I am unorthodox in my Lutheran tradition in my rejection of the concept of original sin, that we are born sinful and have no escape. I’ve never been able to adopt that part of the dogma because when I see any new baby, I only see a being that testifies to the essence of God in each of us. Before that baby has experienced any teaching, trauma, culturing conditioning, shaming or rejection that will inevitably cover this purity, it is simply a being that opens our hearts, touches our sense of perfect beauty and tells us the truth of who we really are, no matter what our age.

“But isn’t it a good thing to have goals and objectives,” asked a friend of mine.

It’s a good question, and I don’t mean to be misunderstood. But it takes a lot of awareness for a healthy goal not to become the source of judgment of ourselves, whether we make the goal or don’t make the goal. That is mistaking who we are for our ego, the thing with blinders on, unable to imagine our potential and our birthright as the essence of all Being.

It wasn’t a New Year’s resolution, but I resolved to do many things in walking the Camino: I would walk every step. I would walk it in thirty-four days. I would walk it in a “relaxed manner.” I would be kind to fellow pilgrims. I would trust that God would provide.

And when I only achieved that one about arriving in San Santiago in thirty-four days, I took no comfort in this compared to all the resolutions I was unable to keep. I judged my self harshly not only at the time, but really for some years afterwards. My ego’s pride and need for perfection could not come to peace about it. It wasn’t that making those goals were bad, but I thought they reflected who I was. I’ve always wondered how hearing that I was born a sinner affected me all these years, and how deeply that teaching imprinted itself on my soul. It seems connected to how easily I believe my inner critic, that has such a loud voice and can point out so clearly where I don’t keep my resolutions.

It’s not that I am without aspirations for the year to come. But I call them “aims” now. For me, aims are what my essence makes when it’s in touch with Essence. They are loving and attuned and are not kidnapped by my inner critic. I feel the rightness of them for myself and for others, but without the heaviness of needing to succeed at them, only cooperate with what is already unfolding. There is a gentleness about my aims. There is still discipline inherent in them, but not punishing. It’s the discipline that is a pathway to becoming more of who I really am.

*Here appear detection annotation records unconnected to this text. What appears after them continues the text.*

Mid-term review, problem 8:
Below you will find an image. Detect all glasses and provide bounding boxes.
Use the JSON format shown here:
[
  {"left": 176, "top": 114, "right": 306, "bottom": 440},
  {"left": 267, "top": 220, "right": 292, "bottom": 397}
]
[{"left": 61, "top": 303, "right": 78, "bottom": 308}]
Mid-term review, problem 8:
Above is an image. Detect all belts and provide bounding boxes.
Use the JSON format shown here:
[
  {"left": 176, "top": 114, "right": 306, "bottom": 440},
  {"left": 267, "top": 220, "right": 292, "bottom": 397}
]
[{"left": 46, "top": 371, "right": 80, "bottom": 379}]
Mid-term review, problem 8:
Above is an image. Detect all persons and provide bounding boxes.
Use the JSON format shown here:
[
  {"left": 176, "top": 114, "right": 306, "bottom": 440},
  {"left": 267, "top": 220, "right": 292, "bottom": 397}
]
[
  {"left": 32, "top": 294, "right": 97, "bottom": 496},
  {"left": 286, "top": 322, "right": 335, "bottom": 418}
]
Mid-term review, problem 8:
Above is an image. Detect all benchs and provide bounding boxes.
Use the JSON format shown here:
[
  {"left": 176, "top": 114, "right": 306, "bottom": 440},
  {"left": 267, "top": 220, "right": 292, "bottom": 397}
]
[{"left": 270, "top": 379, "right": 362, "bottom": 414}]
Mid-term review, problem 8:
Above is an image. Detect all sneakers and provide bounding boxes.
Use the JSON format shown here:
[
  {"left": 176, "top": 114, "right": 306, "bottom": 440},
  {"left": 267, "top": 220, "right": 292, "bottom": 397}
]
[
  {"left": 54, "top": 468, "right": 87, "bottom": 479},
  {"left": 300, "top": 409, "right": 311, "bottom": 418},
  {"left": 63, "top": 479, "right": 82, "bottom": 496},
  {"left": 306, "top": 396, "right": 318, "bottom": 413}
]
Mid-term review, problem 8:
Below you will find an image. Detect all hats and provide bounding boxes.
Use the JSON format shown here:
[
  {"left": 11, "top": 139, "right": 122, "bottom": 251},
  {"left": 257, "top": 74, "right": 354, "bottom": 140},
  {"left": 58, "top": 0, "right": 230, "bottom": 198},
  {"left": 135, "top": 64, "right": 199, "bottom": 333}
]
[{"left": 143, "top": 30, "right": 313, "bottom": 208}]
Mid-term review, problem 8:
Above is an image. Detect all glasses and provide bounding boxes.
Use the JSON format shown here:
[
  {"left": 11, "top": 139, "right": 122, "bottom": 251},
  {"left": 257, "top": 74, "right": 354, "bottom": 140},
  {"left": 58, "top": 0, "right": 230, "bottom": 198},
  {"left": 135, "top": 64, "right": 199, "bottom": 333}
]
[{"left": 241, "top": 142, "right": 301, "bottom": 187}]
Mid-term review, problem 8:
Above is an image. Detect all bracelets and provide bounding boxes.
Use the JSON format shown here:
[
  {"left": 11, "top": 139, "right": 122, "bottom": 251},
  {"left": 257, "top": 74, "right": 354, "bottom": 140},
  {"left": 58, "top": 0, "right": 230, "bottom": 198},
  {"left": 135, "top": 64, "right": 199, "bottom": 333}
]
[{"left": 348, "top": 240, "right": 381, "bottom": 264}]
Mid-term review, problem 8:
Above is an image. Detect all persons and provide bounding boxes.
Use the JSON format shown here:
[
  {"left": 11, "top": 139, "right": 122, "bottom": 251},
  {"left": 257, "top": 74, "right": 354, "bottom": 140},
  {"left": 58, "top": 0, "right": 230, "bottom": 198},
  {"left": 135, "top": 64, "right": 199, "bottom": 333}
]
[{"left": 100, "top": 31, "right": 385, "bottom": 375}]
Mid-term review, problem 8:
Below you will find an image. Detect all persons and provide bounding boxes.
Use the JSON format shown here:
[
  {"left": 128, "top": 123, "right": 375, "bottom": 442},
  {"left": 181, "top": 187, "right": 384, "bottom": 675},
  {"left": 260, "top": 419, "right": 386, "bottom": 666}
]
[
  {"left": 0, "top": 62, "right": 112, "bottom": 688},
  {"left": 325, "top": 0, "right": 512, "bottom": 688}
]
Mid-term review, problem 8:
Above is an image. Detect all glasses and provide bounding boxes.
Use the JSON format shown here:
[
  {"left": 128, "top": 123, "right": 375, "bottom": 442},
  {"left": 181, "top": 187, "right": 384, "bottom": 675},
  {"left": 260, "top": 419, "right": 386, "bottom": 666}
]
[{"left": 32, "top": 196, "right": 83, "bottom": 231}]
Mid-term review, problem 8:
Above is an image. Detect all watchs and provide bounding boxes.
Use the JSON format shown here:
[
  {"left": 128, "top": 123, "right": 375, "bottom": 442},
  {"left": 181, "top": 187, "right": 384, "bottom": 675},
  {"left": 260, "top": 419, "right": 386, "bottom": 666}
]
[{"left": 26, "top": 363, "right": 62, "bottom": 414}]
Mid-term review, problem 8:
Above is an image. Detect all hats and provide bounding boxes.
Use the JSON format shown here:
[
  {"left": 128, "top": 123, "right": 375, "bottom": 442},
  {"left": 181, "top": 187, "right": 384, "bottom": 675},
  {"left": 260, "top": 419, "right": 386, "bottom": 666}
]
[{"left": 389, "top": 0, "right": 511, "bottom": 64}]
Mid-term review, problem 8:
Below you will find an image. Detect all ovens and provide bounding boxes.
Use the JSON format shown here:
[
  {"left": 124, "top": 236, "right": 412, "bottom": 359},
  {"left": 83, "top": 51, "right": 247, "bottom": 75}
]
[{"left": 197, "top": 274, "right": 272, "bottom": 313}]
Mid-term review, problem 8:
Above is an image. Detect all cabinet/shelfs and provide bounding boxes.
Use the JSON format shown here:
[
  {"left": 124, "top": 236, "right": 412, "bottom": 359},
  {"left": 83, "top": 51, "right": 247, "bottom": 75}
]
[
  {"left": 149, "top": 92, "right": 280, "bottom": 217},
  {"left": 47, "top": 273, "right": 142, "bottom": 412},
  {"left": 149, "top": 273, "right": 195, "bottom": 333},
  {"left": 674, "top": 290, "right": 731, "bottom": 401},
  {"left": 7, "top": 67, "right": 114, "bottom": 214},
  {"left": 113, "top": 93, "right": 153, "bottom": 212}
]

As I write this, I realize I actually haven’t made aims, as much as they have simply started becoming part of my routine. Those aims, as beautiful as a newborn baby, need love and care and holding in the same way.

If you have made resolutions, perhaps your inner judge isn’t as tough on you as it can be on me and I applaud your intentions! But since we all have that inner judge, just check in now and then and see if those resolutions have any sense of heaviness about them, or are they making you feeling “less than” in any way?

I can only remind you and remind myself, you are not and never have been “less than” anything. Relax. Receive the truth of these words–and the happiness in your soul.